## [TASK DIRECTIONS]
Quote the listing below verbatim from the line containing "I need masks" through the line containing "51L406 38L391 26L378", and leave out the picture.

## [RECORDS FOR THIS TASK]

-*-*-

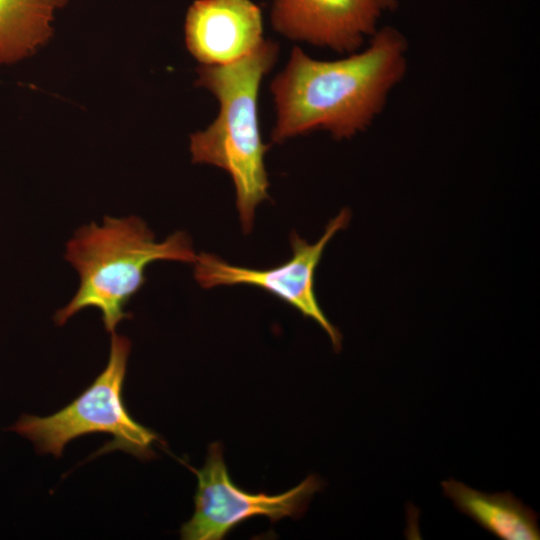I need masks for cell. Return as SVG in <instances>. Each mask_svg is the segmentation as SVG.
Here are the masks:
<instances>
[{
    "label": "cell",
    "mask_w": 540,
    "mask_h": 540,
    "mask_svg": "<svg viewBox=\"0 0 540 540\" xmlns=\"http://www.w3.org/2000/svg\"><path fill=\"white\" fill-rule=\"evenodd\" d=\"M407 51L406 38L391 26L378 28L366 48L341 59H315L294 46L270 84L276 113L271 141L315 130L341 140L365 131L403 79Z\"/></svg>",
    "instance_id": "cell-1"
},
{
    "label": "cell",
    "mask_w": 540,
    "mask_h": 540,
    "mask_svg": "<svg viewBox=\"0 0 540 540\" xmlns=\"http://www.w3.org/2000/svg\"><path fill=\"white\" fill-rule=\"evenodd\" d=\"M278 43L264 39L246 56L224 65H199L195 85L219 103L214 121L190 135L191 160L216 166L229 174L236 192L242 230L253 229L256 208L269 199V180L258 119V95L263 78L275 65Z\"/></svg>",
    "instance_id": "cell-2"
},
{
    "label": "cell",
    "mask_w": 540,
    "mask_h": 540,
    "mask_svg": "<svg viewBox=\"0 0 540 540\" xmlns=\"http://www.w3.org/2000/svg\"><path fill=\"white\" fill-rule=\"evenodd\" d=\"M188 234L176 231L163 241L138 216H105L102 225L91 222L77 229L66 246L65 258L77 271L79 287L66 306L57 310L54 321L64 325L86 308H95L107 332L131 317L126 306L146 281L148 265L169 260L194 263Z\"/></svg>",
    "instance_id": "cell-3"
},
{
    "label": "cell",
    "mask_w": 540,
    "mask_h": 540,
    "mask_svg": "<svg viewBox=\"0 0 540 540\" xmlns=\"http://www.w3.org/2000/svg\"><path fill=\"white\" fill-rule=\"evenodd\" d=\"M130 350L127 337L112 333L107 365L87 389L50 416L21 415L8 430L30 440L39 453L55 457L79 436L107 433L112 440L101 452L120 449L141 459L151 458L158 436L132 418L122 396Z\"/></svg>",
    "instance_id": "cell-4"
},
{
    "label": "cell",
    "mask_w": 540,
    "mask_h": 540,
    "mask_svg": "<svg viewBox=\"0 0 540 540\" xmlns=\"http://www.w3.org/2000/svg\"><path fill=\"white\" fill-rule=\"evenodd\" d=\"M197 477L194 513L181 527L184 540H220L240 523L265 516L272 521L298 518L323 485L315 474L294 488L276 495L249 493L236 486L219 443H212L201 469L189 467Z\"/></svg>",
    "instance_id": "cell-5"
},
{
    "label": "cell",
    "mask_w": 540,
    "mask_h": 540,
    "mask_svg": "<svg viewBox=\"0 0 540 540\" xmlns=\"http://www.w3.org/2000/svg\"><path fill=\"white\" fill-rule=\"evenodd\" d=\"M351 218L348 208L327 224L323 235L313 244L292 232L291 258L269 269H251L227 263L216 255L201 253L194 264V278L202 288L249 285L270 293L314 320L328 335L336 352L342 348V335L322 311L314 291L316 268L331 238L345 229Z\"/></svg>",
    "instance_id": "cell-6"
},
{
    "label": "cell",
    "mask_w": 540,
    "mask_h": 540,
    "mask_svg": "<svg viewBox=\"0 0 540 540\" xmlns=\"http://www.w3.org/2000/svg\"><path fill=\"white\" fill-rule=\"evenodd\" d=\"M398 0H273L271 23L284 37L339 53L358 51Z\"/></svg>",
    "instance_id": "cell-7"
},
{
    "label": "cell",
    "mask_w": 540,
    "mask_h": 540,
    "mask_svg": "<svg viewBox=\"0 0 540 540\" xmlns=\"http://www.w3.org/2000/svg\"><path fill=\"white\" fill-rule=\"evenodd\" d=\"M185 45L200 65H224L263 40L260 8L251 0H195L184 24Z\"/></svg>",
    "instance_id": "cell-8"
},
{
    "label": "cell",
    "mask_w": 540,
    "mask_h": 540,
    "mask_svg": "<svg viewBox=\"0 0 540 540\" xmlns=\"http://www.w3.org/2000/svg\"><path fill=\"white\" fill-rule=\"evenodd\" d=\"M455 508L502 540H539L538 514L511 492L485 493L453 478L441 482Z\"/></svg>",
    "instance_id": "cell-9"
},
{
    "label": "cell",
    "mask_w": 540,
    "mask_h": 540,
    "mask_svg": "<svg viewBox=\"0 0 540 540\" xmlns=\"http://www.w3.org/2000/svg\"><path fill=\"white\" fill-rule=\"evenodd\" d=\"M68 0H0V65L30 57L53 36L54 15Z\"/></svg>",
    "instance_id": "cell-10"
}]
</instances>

-*-*-

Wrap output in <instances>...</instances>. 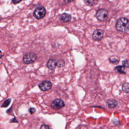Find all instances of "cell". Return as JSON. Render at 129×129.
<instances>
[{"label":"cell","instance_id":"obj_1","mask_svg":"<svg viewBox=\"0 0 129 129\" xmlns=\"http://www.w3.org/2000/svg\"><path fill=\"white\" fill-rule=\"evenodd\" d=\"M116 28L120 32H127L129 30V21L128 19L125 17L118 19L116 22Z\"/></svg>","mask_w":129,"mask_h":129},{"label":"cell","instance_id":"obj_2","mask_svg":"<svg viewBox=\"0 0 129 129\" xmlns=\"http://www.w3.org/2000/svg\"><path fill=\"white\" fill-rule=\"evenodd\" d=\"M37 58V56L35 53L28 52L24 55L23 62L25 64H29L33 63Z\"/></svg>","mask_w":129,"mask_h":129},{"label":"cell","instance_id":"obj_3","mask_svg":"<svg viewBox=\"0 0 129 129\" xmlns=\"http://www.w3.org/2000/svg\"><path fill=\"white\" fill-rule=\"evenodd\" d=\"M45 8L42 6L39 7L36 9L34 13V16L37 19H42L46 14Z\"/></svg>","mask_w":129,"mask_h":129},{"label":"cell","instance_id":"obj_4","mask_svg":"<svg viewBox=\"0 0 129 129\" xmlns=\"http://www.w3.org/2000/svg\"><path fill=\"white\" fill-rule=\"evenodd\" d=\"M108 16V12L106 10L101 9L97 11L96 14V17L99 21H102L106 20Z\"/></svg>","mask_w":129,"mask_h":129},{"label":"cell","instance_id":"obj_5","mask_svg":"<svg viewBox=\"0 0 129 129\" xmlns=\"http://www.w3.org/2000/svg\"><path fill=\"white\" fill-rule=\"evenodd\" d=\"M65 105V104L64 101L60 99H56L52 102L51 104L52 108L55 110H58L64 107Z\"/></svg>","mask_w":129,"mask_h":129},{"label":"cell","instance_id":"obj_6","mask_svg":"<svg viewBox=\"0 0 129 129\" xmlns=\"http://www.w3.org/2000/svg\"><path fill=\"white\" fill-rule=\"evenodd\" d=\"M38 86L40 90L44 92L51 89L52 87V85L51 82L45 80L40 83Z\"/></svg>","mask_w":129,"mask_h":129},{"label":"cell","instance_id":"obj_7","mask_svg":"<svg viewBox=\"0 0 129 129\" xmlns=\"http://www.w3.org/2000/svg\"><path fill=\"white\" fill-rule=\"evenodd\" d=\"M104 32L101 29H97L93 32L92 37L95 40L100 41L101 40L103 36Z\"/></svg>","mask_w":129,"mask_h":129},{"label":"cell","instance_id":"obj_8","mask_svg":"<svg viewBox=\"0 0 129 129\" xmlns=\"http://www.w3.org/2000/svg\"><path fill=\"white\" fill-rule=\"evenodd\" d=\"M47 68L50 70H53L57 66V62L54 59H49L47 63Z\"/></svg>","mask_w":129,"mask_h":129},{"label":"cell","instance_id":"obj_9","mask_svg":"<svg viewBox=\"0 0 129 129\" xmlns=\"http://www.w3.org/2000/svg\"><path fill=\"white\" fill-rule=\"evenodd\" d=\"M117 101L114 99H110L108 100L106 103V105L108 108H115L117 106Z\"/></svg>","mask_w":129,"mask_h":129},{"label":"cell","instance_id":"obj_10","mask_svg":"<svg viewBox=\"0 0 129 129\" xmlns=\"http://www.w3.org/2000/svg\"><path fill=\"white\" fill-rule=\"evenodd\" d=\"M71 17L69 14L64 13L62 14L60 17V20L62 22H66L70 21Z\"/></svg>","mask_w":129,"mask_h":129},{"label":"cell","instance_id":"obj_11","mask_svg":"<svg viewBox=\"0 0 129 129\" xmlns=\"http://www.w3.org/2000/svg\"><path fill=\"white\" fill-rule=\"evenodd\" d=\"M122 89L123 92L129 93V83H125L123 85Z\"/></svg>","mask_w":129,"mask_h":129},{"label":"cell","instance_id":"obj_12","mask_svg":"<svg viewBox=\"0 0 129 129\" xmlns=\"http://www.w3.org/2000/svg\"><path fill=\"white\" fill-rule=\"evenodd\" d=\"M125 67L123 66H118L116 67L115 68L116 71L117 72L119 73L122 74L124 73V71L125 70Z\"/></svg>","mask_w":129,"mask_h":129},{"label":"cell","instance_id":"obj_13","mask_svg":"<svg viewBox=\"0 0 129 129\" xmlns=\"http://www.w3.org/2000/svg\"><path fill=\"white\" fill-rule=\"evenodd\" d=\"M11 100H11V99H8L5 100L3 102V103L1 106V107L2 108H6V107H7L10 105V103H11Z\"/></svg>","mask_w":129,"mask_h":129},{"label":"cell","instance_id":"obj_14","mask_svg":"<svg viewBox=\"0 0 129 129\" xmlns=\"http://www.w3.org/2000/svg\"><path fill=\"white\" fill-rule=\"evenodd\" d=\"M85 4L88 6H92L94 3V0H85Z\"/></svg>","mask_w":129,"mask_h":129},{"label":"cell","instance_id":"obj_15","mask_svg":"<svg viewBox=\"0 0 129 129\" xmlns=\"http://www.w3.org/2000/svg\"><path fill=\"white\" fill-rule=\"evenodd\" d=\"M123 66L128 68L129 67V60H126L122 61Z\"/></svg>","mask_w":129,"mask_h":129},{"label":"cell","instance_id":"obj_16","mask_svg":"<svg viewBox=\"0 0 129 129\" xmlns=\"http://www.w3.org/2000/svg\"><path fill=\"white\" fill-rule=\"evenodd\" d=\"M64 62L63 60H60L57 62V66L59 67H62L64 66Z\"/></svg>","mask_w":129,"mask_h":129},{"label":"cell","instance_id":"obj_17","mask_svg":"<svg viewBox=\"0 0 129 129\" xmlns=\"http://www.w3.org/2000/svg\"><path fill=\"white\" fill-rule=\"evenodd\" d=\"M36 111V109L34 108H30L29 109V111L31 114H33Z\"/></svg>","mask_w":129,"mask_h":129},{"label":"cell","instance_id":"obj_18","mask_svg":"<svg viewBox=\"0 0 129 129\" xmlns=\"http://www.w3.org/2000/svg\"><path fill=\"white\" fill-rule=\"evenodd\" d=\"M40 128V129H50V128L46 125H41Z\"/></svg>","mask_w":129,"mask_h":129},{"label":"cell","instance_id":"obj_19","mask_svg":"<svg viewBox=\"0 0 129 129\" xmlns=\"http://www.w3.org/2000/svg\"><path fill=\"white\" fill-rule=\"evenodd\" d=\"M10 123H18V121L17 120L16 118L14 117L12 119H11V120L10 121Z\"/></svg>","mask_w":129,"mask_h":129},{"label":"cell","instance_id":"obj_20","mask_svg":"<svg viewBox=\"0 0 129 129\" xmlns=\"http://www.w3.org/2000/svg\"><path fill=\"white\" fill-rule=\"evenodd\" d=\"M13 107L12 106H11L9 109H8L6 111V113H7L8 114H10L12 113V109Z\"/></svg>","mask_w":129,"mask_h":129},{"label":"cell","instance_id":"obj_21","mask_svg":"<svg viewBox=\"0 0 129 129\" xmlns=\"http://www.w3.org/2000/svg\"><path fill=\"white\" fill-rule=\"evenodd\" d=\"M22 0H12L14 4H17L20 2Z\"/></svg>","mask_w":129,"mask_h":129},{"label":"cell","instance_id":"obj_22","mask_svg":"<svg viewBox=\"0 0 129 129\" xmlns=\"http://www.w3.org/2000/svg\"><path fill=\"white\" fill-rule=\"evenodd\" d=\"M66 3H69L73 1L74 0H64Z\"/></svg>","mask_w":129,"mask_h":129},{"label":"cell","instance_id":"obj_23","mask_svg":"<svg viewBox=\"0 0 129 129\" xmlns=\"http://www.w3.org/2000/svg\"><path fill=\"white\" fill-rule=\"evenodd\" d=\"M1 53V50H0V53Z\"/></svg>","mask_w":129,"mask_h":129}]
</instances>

-*-*-

## [WORKED SOLUTION]
I need masks for cell. Return as SVG in <instances>. Each mask_svg is the segmentation as SVG.
Here are the masks:
<instances>
[{
    "label": "cell",
    "mask_w": 540,
    "mask_h": 540,
    "mask_svg": "<svg viewBox=\"0 0 540 540\" xmlns=\"http://www.w3.org/2000/svg\"><path fill=\"white\" fill-rule=\"evenodd\" d=\"M407 51L406 38L391 26L378 28L366 48L341 59H315L294 46L270 84L276 113L271 141L315 130L341 140L365 131L403 79Z\"/></svg>",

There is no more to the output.